===== 选定文本 =====

锻压技术

难变形金属电-热-力耦合作用下的电致塑性效应研究现状

英文标题：Current status of research on electroplasticity effect for difficult-to-deform metals under electro-thermo-mechanical coupling

作者：夏琴香陈灿肖刚锋谢章雄

单位：华南理工大学机械与汽车工程学院

关键词：难变形金属电致塑性效应实验表征方法宏观塑性变形行为微观组织演变

分类号：TG115.5；TH142

出版年,卷(期):页码：2021,46(9):124-131

摘要：

通过分析难变形金属材料的变形特点，提出利用电致塑性效应来实现其精确塑性成形；从电-热-力耦合作用下的电致塑性效应实验表征方法、宏观塑性变形行为、微观组织演变机理等方面总结了难变形金属电致塑性效应的研究现状。分析了采用电流辅助拉伸/恒温拉伸实验、有/无强制性冷却电流辅助拉伸实验来解耦电致塑性效应的实验表征方法及其不足；探讨了电-热-力耦合作用下电流参数、电流施加方式等变形条件对难变形金属宏观塑性变形行为的影响规律；综述了在电流诱导下加快位错滑移、促进动态再结晶及形成局部焦耳热效应的微观组织演变的物理机制。在此基础上，提出了电-热多能场作用下实现难变形金属精确塑性成形所需解决的问题及发展方向。

By analyzing deformation characteristics of difficult-to-deform metal materials, the electroplasticity effect was proposed to realize the precise plastic forming of difficult-to-deform metals, and the current status of research on electroplasticity effect for difficult-to-deform metals was reviewed from the aspects of experimental characterization methods of electroplasticity effect, macroscopic plastic deformation behavior and microstructure evolution mechanism under the electro-thermo-mechanical coupling. Then, the experimental characterization methods for decoupling the electroplasticity effect by the current-assisted tensile/thermal tensile experiment and current-assisted tensile experiment with/without the forced cooling and their shortcomings were analyzed, and the influence laws of deformation conditions, such as current parameters and current application modes, on the macroscopic plastic deformation behavior of difficult-to-deform metals were discussed. Furthermore, the physical mechanism of the microstructure evolution that accelerated dislocation slip, promoted dynamic recrystallization and produced local Joule heat effect under the current induction was reviewed, and on this basis, the problems and development directions that need to be solved to achieve precise plastic forming of difficult-to-deform metals under the action of electro-thermo-mechanical multi-energy fields were proposed.

===== 所给信息 =====

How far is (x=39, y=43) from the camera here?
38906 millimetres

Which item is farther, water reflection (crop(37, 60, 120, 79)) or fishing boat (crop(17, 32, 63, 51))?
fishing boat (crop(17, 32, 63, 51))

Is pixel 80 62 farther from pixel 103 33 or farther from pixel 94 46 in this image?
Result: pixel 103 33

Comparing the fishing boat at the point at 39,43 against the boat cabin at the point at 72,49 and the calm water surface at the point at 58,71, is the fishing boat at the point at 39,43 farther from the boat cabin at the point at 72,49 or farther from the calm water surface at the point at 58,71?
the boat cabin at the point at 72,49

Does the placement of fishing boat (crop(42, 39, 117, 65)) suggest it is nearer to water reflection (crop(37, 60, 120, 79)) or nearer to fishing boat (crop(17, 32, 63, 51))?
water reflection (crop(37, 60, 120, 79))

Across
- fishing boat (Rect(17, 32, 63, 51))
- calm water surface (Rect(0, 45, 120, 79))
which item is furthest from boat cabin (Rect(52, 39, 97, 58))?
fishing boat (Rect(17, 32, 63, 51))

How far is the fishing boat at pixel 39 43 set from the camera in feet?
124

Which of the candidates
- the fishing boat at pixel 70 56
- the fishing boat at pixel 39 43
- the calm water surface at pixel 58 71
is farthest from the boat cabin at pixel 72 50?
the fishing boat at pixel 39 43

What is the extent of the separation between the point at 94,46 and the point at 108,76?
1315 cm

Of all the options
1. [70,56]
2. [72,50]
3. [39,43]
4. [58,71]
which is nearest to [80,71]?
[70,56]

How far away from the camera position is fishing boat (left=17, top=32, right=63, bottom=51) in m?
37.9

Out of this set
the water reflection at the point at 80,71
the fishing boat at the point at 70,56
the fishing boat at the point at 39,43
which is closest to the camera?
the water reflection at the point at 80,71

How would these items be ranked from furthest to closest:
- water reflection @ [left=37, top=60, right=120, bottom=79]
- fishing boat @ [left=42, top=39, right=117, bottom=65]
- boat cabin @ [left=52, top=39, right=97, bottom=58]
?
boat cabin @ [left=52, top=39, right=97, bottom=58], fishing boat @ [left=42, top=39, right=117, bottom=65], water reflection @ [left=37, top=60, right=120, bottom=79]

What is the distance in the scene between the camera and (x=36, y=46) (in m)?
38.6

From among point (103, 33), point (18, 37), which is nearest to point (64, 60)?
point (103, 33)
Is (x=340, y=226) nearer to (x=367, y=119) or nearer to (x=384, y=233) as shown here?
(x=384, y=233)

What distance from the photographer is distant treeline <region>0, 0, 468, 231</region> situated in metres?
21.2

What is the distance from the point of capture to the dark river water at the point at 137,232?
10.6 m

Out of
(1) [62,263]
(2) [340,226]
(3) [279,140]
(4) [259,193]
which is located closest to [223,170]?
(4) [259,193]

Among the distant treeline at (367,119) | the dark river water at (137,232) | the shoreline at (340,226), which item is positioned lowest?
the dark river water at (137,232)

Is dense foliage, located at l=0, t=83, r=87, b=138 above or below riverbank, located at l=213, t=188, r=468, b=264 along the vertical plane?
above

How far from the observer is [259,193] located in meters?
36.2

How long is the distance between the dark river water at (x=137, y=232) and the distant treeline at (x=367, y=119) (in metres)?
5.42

=====

● 待办任务
• 1. 在这篇关于难变形金属电致塑性效应的文本中，作者单位是哪里？
• 2. 请把记录中从含有“How far from”的那一行起直到记录末尾的部分原样抄写下来，首尾两端都包括在内。
文本与记录彼此独立，互不关联。

● 各题结果
• 1. 华南理工大学机械与汽车工程学院。

• 2.
How far from the observer is [259,193] located in meters?
36.2

How long is the distance between the dark river water at (x=137, y=232) and the distant treeline at (x=367, y=119) (in metres)?
5.42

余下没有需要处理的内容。